At least, Conor received enough accolades that the stories had to be brilliant. If Natalie didn’t understand them, she probably wasn’t smart enough. Conor liked to give her drafts, then insisted on watching as she read. Whenever this happened, half of her mind paid attention to the story. The other half silently freaked out, struggling to find something intellectual to say.
“The wounded rabbit. So…melancholy. I couldn’t help thinking of the lost innocence of childhood,” she’d said the last time they’d performed this strange ritual.
He’d furrowed his brow, as if disappointed in both her and himself. “I was actually hoping to convey the crushing weight of capitalism.”

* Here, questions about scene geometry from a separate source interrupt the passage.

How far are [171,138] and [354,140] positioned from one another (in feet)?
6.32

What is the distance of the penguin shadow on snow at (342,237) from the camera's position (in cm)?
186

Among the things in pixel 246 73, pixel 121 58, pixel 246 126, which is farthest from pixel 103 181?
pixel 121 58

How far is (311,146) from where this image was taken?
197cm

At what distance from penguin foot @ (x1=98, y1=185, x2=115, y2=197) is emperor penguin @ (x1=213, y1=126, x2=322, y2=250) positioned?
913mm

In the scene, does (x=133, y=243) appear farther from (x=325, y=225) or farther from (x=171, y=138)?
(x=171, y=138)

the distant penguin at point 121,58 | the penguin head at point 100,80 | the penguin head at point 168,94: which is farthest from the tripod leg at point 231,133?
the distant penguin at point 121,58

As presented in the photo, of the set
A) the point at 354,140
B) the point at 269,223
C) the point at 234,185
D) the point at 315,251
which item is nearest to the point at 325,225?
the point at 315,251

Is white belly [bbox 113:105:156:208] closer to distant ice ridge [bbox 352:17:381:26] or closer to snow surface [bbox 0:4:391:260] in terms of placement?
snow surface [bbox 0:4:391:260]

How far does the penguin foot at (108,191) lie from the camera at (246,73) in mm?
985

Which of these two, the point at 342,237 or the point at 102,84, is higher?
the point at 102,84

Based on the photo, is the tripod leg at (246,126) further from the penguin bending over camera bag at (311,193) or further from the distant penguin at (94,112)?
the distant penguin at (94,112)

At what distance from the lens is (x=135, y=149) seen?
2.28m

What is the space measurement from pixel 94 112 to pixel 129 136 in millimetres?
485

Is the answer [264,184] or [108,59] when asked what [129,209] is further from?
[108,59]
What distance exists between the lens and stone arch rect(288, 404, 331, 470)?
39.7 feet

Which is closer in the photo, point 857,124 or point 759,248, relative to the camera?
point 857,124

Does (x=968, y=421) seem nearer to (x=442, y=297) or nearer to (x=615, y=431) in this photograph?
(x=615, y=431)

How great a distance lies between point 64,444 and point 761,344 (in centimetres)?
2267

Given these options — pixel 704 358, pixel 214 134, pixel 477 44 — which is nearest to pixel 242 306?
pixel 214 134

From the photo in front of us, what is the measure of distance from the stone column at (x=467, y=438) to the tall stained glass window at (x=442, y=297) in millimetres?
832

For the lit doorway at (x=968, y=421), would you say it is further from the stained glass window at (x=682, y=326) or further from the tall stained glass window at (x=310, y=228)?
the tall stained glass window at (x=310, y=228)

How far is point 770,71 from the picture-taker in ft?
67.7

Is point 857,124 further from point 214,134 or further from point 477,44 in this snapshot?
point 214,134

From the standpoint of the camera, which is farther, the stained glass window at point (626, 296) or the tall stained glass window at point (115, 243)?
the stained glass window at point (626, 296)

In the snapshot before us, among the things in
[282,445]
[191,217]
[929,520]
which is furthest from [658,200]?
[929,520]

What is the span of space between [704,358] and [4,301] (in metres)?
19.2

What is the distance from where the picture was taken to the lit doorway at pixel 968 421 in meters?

“Yes, I was about to say that I felt that too!”
Conor took her to literary salons with his friends from his writing program. Natalie tried to network. But Conor’s friends were terrifying. If they found someone, particularly a writer, lacking, they immediately knew the perfect, devastating sentence to expose that person’s deeply uncool core.
God, there were so many ways to like all the wrong things in this world, weren’t there? Was there anything more pathetic than having bad taste? When she was younger, Natalie had just wanted to write things that made people feel, things that people understood. She’d fantasized about a version of herself wearing a flouncy, indulgent nightgown and drinking champagne while typing away. But Conor’s friends made her feel like the only way to write well was to smoke a cigarette and burn it on her arm, and then catalog the pain she felt. Everything made her feel that way, actually, from book reviews in papers of note to the writing classes she’d taken in college, and when she looked at the novel she was currently writing, she wanted to despair—it had no animating fury, no bite. Conor’s friends would snark about it for hours. She had to toughen up and dig deeper if she wanted to write anything of value in this world.
“I’ve personally never gotten into experimental short stories,” Rob said, “but he sounds impressive.”
“Oh yes, he’s very fancy,” Nat said, and forced a grin. “Not sure why he bothers with me.”
Rob’s eyebrows knitted together. “Don’t say that.”
Her breath caught in her throat. Because suddenly Natalie knew that she was playacting with Conor, keeping up a facade of being cooler and artsier than she actually was so that he wouldn’t get bored. Somehow, she’d shown more of her true self to Rob in the past hour than she had to Conor in the entirety of their three-month relationship.
But she didn’t want to be the kind of person who clung on to something that wasn’t real just so that she didn’t have to be alone. She’d seen where that had gotten her mother. After her father had left (five days after Nat’s bat mitzvah), Nat’s mom had dated a string of men who had broken her heart, and Nat’s too by extension. Throughout it all, Nat had picked up the pieces, and her mom had been fine eventually, because it was the two of them against the world. But when Nat had gone off to college, her mother had been unable to stand the silence and loneliness of her empty house.
Soon enough, she was engaged to Greg, a man Natalie barely knew, a man Natalie’s mom didn’t even seem to like all that much. She was just so far out of Greg’s league that she knew he’d never leave her. She tolerated him, and Nat couldn’t think of anything more depressing. (Well, she could. Climate change, etc.) Now, her funny, lovely, bubbly mother spoke through gritted teeth, always annoyed, wishing for the solitude of which she’d been so afraid.
A chill ran through Natalie. God, she hoped Gabby hadn’t just consigned herself to the same fate.
“All right, doppelganger,” Rob said, breaking through her reverie. “Tell me what I need to know about Gabby.” Natalie turned back to him, and Rob shrugged. “I’ve got to do my research, because Angus asked me to be his best man.”